▸ **SUPPLIED RECORDS**:

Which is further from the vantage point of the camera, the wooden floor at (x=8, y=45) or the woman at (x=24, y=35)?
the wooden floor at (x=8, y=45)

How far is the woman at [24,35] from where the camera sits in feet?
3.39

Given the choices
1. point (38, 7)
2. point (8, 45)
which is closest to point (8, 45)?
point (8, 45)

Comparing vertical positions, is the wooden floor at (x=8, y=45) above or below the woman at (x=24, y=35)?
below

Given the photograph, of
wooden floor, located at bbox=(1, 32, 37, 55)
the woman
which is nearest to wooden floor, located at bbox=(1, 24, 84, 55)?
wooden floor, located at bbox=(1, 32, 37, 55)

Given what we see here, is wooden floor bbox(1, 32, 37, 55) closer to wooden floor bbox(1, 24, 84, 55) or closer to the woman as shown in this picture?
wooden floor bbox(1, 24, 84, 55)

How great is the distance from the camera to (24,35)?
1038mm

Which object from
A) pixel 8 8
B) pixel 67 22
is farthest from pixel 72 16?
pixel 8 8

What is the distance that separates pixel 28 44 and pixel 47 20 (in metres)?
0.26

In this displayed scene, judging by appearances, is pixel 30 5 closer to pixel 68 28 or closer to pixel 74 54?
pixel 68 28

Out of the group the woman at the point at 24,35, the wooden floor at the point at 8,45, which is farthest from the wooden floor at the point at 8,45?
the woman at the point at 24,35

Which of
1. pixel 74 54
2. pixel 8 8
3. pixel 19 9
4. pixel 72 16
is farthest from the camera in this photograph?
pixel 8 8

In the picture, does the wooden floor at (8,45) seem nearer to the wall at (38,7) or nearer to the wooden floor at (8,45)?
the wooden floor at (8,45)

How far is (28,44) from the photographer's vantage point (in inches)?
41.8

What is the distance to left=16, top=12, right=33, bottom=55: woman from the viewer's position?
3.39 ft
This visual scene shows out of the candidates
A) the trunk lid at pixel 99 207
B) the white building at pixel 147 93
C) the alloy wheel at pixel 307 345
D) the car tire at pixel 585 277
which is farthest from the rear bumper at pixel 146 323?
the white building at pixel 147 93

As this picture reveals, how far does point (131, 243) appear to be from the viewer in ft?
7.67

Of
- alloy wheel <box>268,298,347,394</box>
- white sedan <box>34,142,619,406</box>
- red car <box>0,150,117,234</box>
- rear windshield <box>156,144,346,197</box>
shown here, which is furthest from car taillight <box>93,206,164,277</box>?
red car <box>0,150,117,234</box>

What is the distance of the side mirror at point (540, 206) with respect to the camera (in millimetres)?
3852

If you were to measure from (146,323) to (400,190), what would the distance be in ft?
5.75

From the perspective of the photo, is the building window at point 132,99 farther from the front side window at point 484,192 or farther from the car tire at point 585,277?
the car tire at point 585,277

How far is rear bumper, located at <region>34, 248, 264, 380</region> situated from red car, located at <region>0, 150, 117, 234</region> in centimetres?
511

▸ **YOUR GOAL**: Reproduce the records above exactly.

▸ **SOLUTION TO THIS EXERCISE**:
Which is further from the vantage point of the camera, the wooden floor at (x=8, y=45) or the woman at (x=24, y=35)?
the wooden floor at (x=8, y=45)

How far is the woman at [24,35] from where the camera sits in feet?
3.39

Given the choices
1. point (38, 7)
2. point (8, 45)
which is closest to point (8, 45)?
point (8, 45)

Comparing vertical positions, is the wooden floor at (x=8, y=45) above or below the woman at (x=24, y=35)?
below

Given the photograph, of
wooden floor, located at bbox=(1, 32, 37, 55)
the woman
which is nearest to wooden floor, located at bbox=(1, 24, 84, 55)?
wooden floor, located at bbox=(1, 32, 37, 55)

Given what we see here, is wooden floor bbox(1, 32, 37, 55) closer to wooden floor bbox(1, 24, 84, 55) or closer to the woman as shown in this picture?
wooden floor bbox(1, 24, 84, 55)

How great is the distance from the camera to (24,35)?
1038mm

Which object from
A) pixel 8 8
B) pixel 67 22
is farthest from pixel 72 16?
pixel 8 8

What is the distance that separates pixel 28 44 and pixel 47 20 (in metres)?
0.26

In this displayed scene, judging by appearances, is pixel 30 5 closer to pixel 68 28 or closer to pixel 74 54?
pixel 68 28

Out of the group the woman at the point at 24,35, the wooden floor at the point at 8,45, which is farthest from the wooden floor at the point at 8,45?
the woman at the point at 24,35

Which of
1. pixel 74 54
2. pixel 8 8
3. pixel 19 9
4. pixel 72 16
is farthest from the camera in this photograph?
pixel 8 8

In the picture, does the wooden floor at (8,45) seem nearer to the wall at (38,7) or nearer to the wooden floor at (8,45)?
the wooden floor at (8,45)

How far is (28,44) from the photographer's vantage point (in inches)?
41.8

What is the distance to left=16, top=12, right=33, bottom=55: woman from the viewer's position?
3.39 ft
This visual scene shows out of the candidates
A) the trunk lid at pixel 99 207
B) the white building at pixel 147 93
C) the alloy wheel at pixel 307 345
D) the car tire at pixel 585 277
which is farthest from the rear bumper at pixel 146 323?
the white building at pixel 147 93

As this picture reveals, how far does point (131, 243) appear to be from the viewer in ft?
7.67

Of
- alloy wheel <box>268,298,347,394</box>
- white sedan <box>34,142,619,406</box>
- red car <box>0,150,117,234</box>
- rear windshield <box>156,144,346,197</box>
shown here, which is furthest from car taillight <box>93,206,164,277</box>?
red car <box>0,150,117,234</box>

What is the distance of the side mirror at point (540, 206) with respect to the camera (in millimetres)?
3852

If you were to measure from (146,323) to (400,190), what would the distance be in ft?
5.75

From the perspective of the photo, is the building window at point 132,99 farther from the front side window at point 484,192 or farther from the car tire at point 585,277?
the car tire at point 585,277

How far is rear bumper, located at <region>34, 248, 264, 380</region> situated from red car, located at <region>0, 150, 117, 234</region> in centimetres?
511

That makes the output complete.